Buy in the UK | Buy in Canada

DEADLIGHT is the fourth mystery involving DI Joe Faraday and DC Paul Winter. The actions of the book take place in Portsmouth, which is one of Britain’s larger naval ports. A prison officer/ guard, Sean Coughlin, is found murdered in his flat and the Major Incident Team is called in to investigate. There is a lot of pressure to clear up this murder because not only was the victim an officer, the crime itself is ugly. Faraday is assigned to head this investigation and take control of those serving under him. Coughlin was not an ideal officer; several of the prisoners lived in fear of him; hence, there are numerous suspects. There is also evidence to suggest that this murder might be tied up with Coughlin’s service record in the Falklands War.
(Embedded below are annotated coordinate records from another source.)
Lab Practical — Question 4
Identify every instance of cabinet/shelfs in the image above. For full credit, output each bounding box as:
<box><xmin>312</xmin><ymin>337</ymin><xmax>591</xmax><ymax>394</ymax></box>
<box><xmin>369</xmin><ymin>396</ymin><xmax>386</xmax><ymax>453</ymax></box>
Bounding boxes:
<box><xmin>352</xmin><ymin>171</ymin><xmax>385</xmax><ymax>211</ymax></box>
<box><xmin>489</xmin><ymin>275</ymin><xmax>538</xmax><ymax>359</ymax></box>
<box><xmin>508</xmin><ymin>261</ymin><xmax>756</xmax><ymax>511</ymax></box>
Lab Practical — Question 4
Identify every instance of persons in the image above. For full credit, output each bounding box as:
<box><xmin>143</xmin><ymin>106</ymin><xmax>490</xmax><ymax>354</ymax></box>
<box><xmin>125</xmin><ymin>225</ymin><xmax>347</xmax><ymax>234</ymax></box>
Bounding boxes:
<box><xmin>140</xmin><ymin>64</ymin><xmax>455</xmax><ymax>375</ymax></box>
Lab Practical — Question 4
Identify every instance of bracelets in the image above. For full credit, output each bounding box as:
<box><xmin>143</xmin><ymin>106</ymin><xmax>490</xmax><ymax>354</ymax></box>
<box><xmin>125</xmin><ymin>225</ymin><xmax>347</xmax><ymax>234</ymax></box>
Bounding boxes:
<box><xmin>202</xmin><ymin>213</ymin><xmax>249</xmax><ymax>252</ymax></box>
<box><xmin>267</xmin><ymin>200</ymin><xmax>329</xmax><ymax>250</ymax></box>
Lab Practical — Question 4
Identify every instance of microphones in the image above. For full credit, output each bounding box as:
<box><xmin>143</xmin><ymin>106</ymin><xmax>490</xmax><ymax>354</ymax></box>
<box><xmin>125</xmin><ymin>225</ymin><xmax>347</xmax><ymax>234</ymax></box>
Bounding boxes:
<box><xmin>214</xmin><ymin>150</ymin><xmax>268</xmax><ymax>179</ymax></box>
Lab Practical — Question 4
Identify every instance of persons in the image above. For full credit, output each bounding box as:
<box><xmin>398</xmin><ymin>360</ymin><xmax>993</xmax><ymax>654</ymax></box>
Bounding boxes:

Again another situation where he was not well liked. While Faraday is overwhelmed with this case, Winter is investigating a string of shoplifting incidents that all tie into a single mastermind. At the same time, he attempts to help his partner work through a horrible relationship situation. The action in DEADLIGHT never stops.

DEADLIGHT is a very busy mystery. Not only is there the plot of the murdered officer, there are numerous subplots covering every conceivable situation. Faraday has problems with a new police officer who is being insubordinate; Winter’s partner was involved with an abusive man; there’s a somewhat unhappy marriage; a deaf son; a new love interest, not to mention the problems in the suspects’ lives as well as some minor criminal activities including firebombing. When the book begins all of this seems overwhelming – almost like walking into a soap opera without knowing what happened last week – but once all of the characters have a chance to interact together things get less confusing and somewhat easier to follow. Winter and Faraday are the only two characters that truly have their own voices so the remaining characters do feel more like stock characters than individuals. Although the other characters are necessary to the plot, they are not unique enough to be memorable. By focusing on so many characters and subplots the book does lose some of its driving force and the tautness a good mystery produces; however, this does not always seem to be a bad thing. At times the character’s interactions and motivations are more interesting than the crime itself.

Graham Hurley seems to be on the edge of an interesting premise; he just needs to work on his goals. The numerous subplots and characters get a little overwhelming and do detract from the actual crimes themselves. His two main characters are interesting; however, the book would feel less bogged down if his focuses actually worked on the same case together rather than simply worked in the same place. If Hurley can control his tangents, he will be an author to look out for in the future.